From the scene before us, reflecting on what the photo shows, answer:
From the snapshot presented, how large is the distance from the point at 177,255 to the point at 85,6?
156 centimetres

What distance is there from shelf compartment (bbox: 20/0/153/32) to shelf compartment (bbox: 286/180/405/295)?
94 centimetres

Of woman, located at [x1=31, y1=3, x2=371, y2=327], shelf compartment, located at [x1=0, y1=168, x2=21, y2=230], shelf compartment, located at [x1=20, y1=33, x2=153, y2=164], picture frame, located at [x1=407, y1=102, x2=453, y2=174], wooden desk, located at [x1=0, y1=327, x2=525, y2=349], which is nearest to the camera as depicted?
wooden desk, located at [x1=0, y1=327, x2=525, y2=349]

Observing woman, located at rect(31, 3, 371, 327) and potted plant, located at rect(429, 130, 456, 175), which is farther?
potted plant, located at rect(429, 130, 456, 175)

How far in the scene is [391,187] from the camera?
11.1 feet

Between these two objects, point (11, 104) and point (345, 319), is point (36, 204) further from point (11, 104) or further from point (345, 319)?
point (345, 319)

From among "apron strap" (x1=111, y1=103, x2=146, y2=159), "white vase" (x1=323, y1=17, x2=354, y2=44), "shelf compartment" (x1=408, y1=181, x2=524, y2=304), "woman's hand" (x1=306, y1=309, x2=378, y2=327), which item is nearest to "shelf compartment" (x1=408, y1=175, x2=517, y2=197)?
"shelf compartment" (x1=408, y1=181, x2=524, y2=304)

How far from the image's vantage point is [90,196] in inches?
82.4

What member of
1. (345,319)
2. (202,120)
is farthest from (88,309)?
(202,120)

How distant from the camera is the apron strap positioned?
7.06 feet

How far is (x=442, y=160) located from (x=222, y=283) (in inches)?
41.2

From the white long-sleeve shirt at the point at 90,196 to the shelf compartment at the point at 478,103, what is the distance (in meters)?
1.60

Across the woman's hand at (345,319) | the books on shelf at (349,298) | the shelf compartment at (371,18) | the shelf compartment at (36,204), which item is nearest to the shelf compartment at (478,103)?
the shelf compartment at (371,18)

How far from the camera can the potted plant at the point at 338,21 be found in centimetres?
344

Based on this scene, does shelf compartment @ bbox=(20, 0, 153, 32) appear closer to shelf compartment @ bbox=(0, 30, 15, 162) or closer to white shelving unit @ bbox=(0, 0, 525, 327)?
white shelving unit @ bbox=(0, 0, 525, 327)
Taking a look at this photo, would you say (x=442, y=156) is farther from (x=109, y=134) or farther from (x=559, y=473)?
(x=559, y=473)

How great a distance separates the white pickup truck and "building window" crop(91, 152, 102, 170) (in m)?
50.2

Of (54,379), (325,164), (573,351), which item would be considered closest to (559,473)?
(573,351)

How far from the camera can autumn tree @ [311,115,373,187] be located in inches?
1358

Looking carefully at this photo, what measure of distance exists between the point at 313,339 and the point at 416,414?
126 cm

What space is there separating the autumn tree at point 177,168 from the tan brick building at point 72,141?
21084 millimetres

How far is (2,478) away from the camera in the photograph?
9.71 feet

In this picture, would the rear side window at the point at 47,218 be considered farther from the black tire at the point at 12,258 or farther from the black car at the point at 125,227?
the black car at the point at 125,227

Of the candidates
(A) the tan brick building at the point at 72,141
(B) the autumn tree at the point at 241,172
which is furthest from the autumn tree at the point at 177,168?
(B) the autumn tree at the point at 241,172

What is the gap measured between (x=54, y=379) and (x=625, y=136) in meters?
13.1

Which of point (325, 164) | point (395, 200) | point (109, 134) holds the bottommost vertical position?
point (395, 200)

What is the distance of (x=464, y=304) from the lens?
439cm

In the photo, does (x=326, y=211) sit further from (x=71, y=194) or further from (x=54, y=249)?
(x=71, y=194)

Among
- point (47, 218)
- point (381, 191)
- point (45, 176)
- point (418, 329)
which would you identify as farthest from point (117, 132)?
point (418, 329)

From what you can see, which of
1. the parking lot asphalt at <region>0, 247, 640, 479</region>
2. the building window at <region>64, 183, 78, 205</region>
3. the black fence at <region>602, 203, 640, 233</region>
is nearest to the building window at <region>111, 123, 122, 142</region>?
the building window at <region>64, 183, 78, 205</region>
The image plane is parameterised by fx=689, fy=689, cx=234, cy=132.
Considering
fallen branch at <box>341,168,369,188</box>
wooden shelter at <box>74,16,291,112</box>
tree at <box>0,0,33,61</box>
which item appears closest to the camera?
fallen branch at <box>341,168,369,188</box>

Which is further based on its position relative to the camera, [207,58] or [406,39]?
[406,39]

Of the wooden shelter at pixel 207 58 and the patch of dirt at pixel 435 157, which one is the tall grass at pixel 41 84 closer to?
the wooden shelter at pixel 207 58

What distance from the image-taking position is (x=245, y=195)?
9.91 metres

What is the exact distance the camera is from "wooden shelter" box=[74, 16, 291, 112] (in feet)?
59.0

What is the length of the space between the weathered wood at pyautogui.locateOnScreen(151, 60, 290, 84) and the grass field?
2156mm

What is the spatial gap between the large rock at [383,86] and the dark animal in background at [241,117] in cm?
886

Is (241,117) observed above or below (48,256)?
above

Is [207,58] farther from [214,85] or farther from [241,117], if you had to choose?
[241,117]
**********
*Exercise objective:*
Pick out and copy each line above that contains the string "plant". Case counts.

*Solution for this task:*
Observing woman, located at rect(31, 3, 371, 327) and potted plant, located at rect(429, 130, 456, 175), which is farther?
potted plant, located at rect(429, 130, 456, 175)
How far from the camera can the potted plant at the point at 338,21 be found in centimetres?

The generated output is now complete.